Cómo la carencia de una vitamina podría favorecer la inflamación crónica

La ciencia médica continúa ampliando su comprensión sobre la vitamina D, reconociendo un papel más amplio en la salud pública. Un estudio reciente de la Universidad del Sur de Australia reveló que la falta de vitamina D no solo afecta la salud ósea, sino que también se relaciona con un aumento de la inflamación crónica y un mayor riesgo de enfermedades prolongadas.
Publicado en The Lancet, el estudio resalta la importancia de mantener niveles adecuados de vitamina D en sangre para disminuir la probabilidad de padecer diabetes tipo 2, enfermedades cardíacas e infecciones.
Deficiencia de vitamina D e inflamación
El análisis, que incluyó a casi 295.000 participantes del Biobanco del Reino Unido, encontró que quienes presentaban bajos niveles de vitamina D mostraban incrementos significativos de proteína C reactiva, un marcador de inflamación asociado a distintas enfermedades crónicas. Normalizar los niveles de vitamina D se asoció con una reducción de estos marcadores, sugiriendo un posible efecto protector frente a patologías de larga duración.
Los investigadores aclararon que el estudio se centró en personas de ascendencia blanca británica y utilizó únicamente la proteína C reactiva como indicador de inflamación. Por ello, se destaca la necesidad de incluir poblaciones más diversas y utilizar otros marcadores en futuras investigaciones, ya que la respuesta a la suplementación con vitamina D varía entre individuos y debe ajustarse a características y condiciones de salud particulares.
Funciones inmunológicas y metabólicas
El papel de la vitamina D va más allá de la salud ósea. Según la Organización Mundial de la Salud (OMS), su deficiencia aumenta el riesgo de infecciones graves, fracturas, debilidad muscular y alteraciones inmunológicas. En niños y adolescentes, la falta de vitamina D puede causar problemas en el desarrollo óseo, raquitismo y mayor vulnerabilidad a infecciones, mientras que en adultos eleva el riesgo de osteoporosis y complicaciones metabólicas.

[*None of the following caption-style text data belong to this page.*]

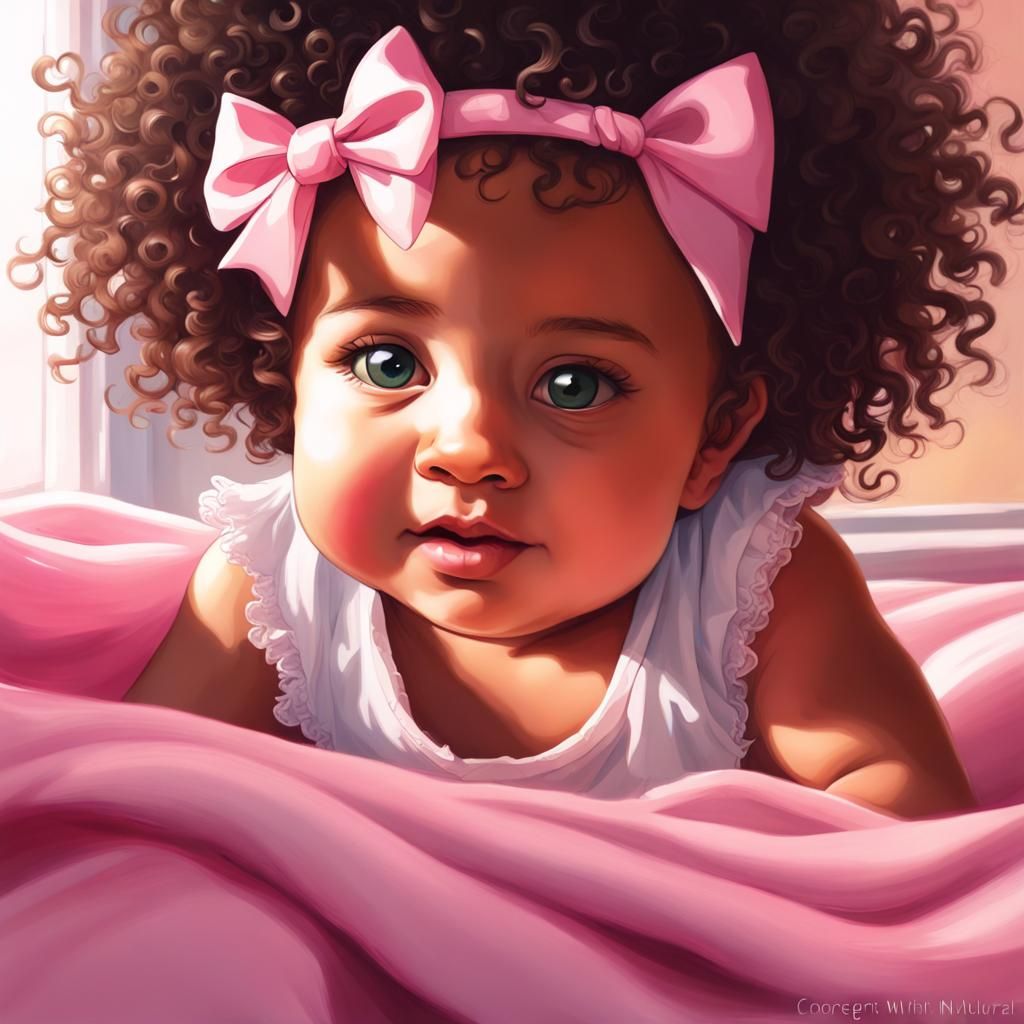 A beautiful biracial curly haired baby girl with a pink bow, eyes big with wonder, deep pink background, white baby bla...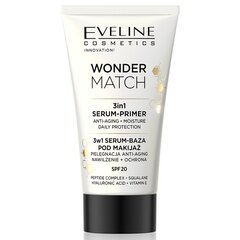 База под макияж Eveline Wonder Match 3in1 Serum-Primer, 30 мл цена и информация | Пудры, базы под макияж | kaup24.ee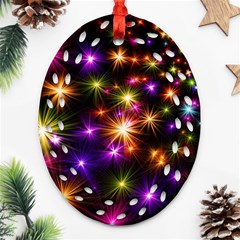 Star Colorful Christmas Abstract Ornament (oval Filigree) by Dutashop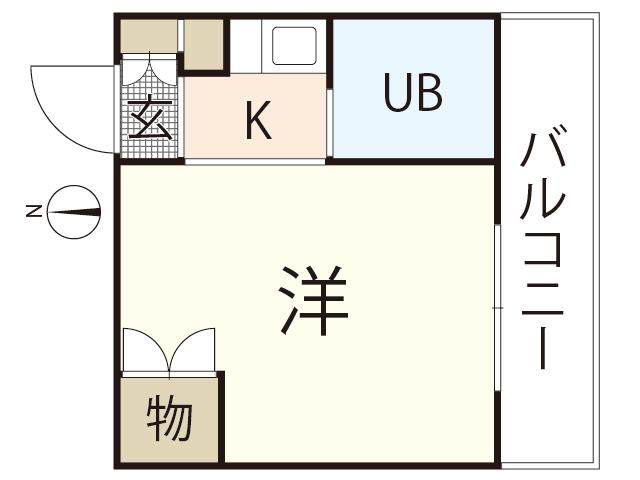 コーポ中広(1K/4階)の間取り写真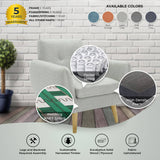 Darrahopens Furniture > Sofas Dane Single Seater Fabric Upholstered Sofa Armchair Set of 2 - Light Grey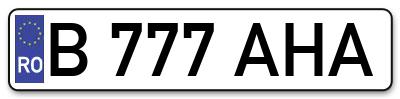 Placuta inmatriculare numar auto  B-777-AHA, B 777 AHA, B777AHA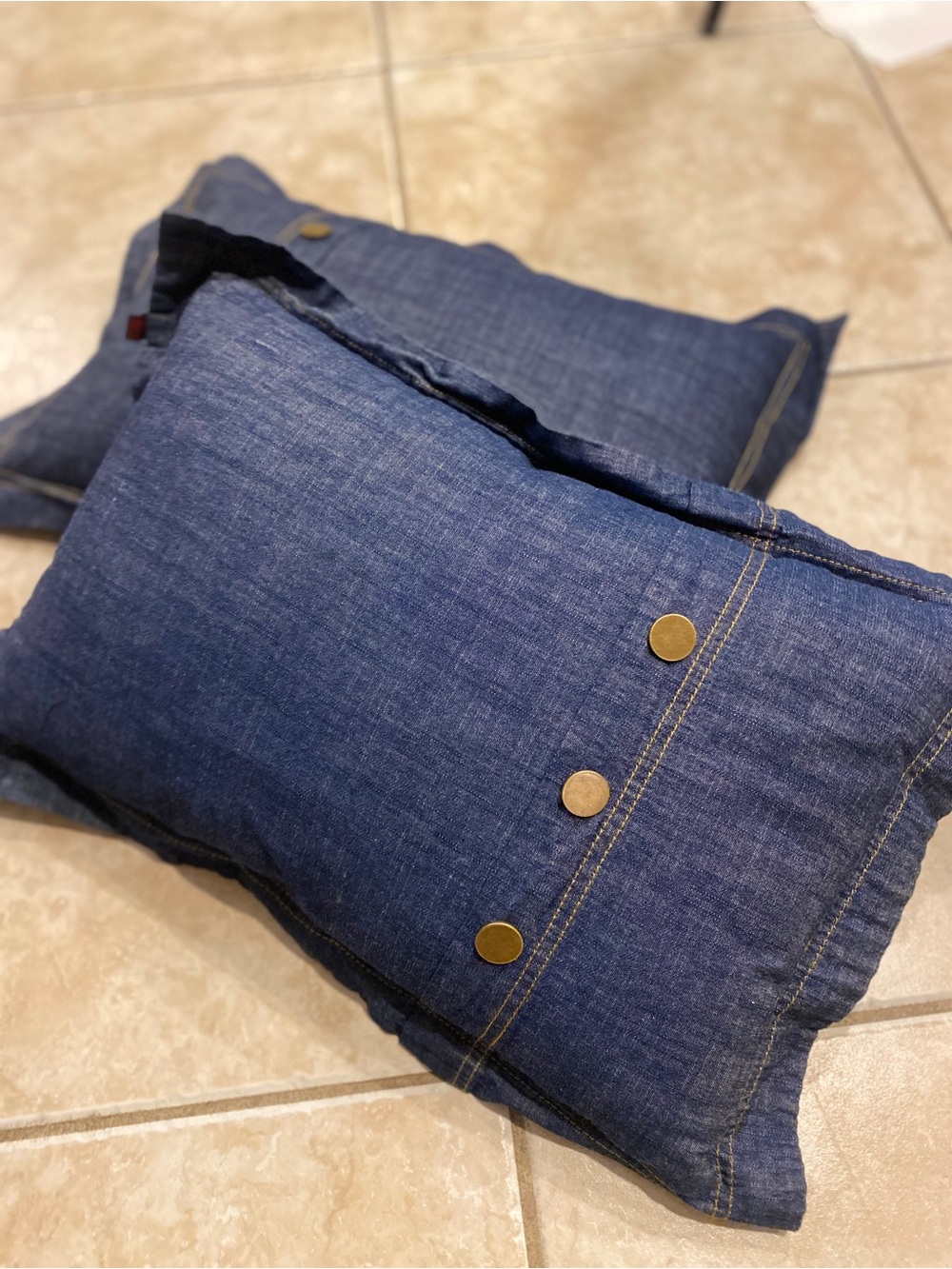 Wool rich Set of 2 Denim throw pillows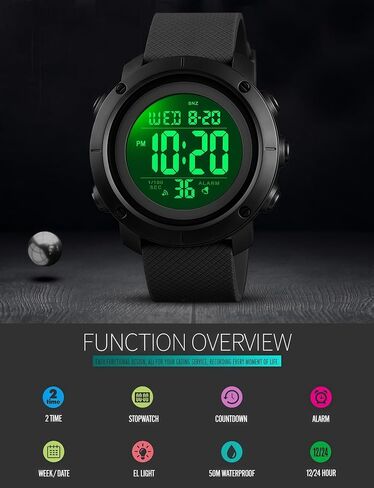 OLAZONE Men Digital Watch Sports Waterproof Military Back Light Small Watch for Men Black in Saudi Arabia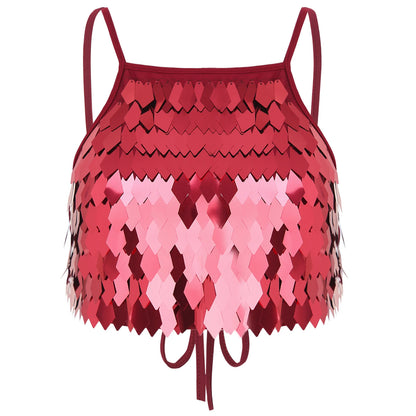 Shiny Sequin Tassel Bra Top Sexy Mini Lace-up Tank Top Camisole for Women Dancing Nightclub Crop Top Vests Bralettle Clubwear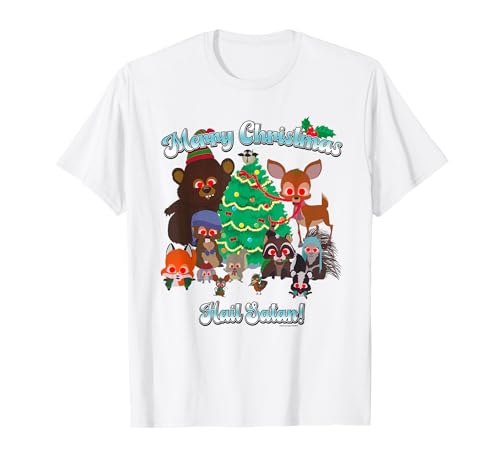 South Park Merry Christmas Hail Satan Critters Funny Cartoon T-Shirt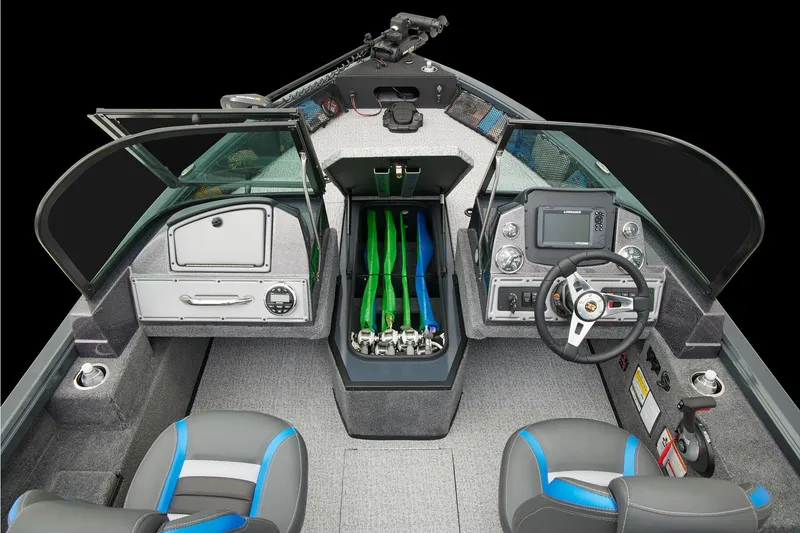 Slide: The Image of 2024 Ranger VS1682SC Angler boat interior with steering console and seating. - 12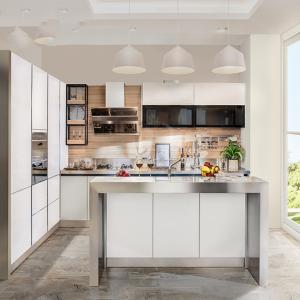 China High Gloss White Modern Glass Stainless Steel Modular Kitchen Cabinet wholesale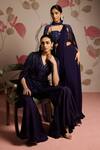 Shop_Seema Thukral_Blue Embellished Blouse And Concept Saree Set _Online_at_Aza_Fashions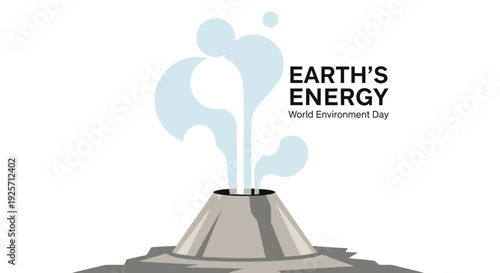 Earth's energy volcano icon for World Environment Day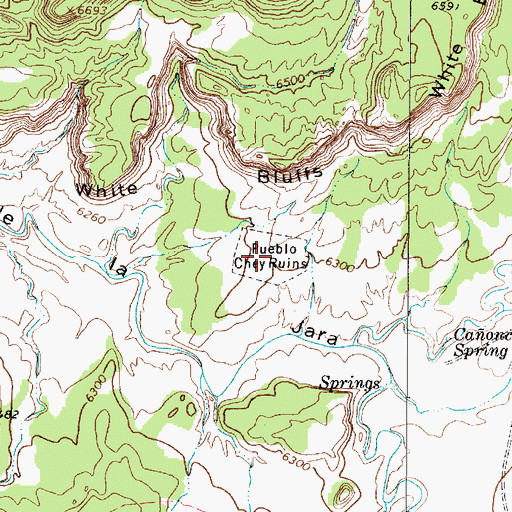 Topographic Map of Pueblo Chey Ruins, NM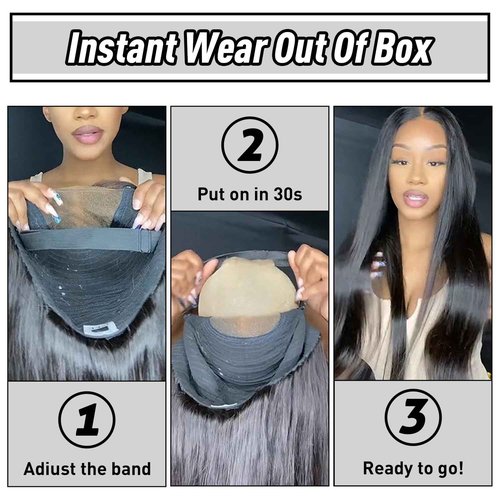 FACMOOD Wear and Go Glueless Wig Deep Wave, Glueless Wigs Human Hair Pre Plucked Pre Cut, 6x4 SKINLIKE Real HD Lace Front Closure Ready to Wear Wig Loose Curl 200% Density 22 inch
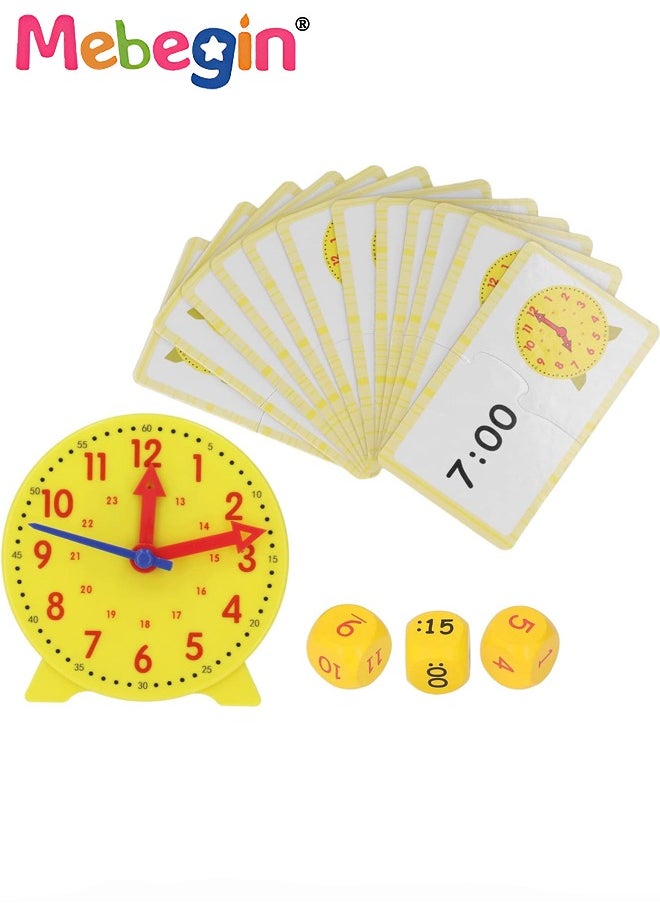 MEBEGIN Multifunctional Educational Teaching Clock Board with Clock and Time Cards, Toddler Learning Clock, Premium Montessori Toys, Colorful Fun Development Toys, 10*1.2*30cm  - Image 2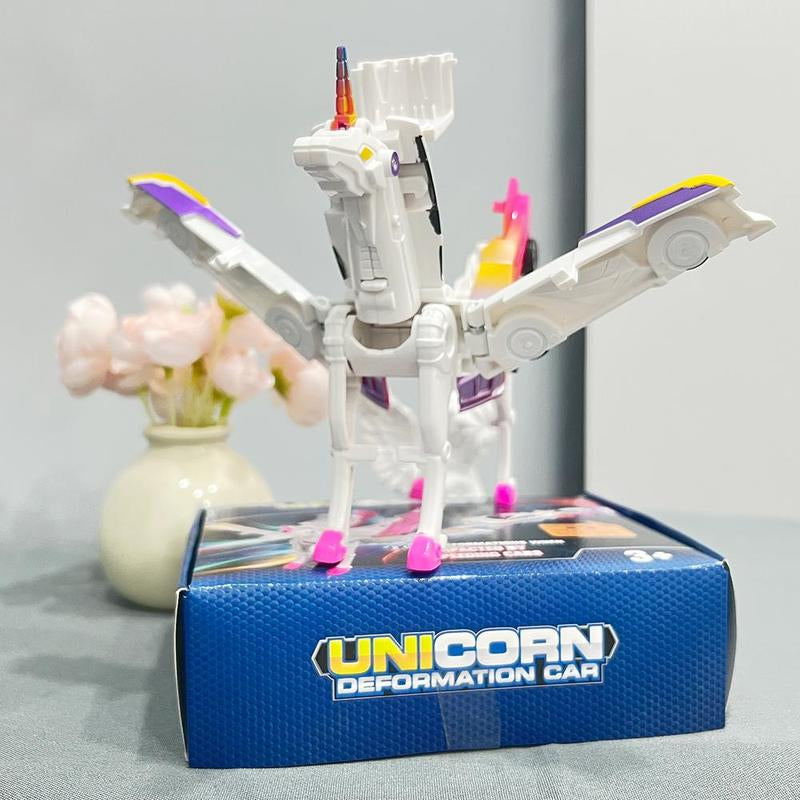 Feiyi Tianma Two Car Collision Deformation Pony Combined Unicorn Deformation Toy, 2 Magical Deformation Car Robots Set with Automatic Deformation & Collision Function, Toys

Mantener niveles adecuados se asocia con menor incidencia de enfermedades autoinmunes, osteoporosis, diabetes tipo 2 e infecciones respiratorias, gracias a su influencia en la regulación de la inflamación, protección frente al daño oxidativo y respuesta inmune frente a infecciones, según estudios recientes publicados en The Lancet Diabetes & Endocrinology.
Prevalencia y grupos en riesgo
El déficit de vitamina D afecta a millones de personas a nivel mundial. En Estados Unidos, hasta un 35% de los adultos presenta deficiencia, según la Clínica Cleveland. El riesgo aumenta en adultos mayores, personas con escasa exposición solar, piel oscura o problemas de absorción de nutrientes. La carencia no solo debilita los huesos, sino que también incrementa la inflamación sistémica y favorece enfermedades autoinmunes, infecciones recurrentes y alteraciones metabólicas.
Cómo mantener niveles adecuados de vitamina D
La nutricionista Jackie Newgent señala que la mayoría de las personas puede cubrir sus necesidades con una dieta balanceada y exposición al sol. Entre los alimentos recomendados están los pescados grasos como el salmón, productos fortificados como leche, yogur, cereales y jugos, así como hongos expuestos a luz ultravioleta, siendo estos últimos la única fuente vegetal significativa.
En algunos casos, como adultos mayores, personas con piel oscura, residentes en latitudes elevadas o con dificultades de absorción de grasas, puede ser necesaria la suplementación, siempre bajo supervisión médica, ya que un exceso de vitamina D puede provocar toxicidad y problemas renales.
Llevar una dieta variada, mantenerse activo al aire libre y consultar a un profesional antes de tomar suplementos contribuye a mantener niveles óptimos de vitamina D. Corregir la deficiencia se asocia con menor inflamación y menor riesgo de enfermedades crónicas, según los últimos estudios.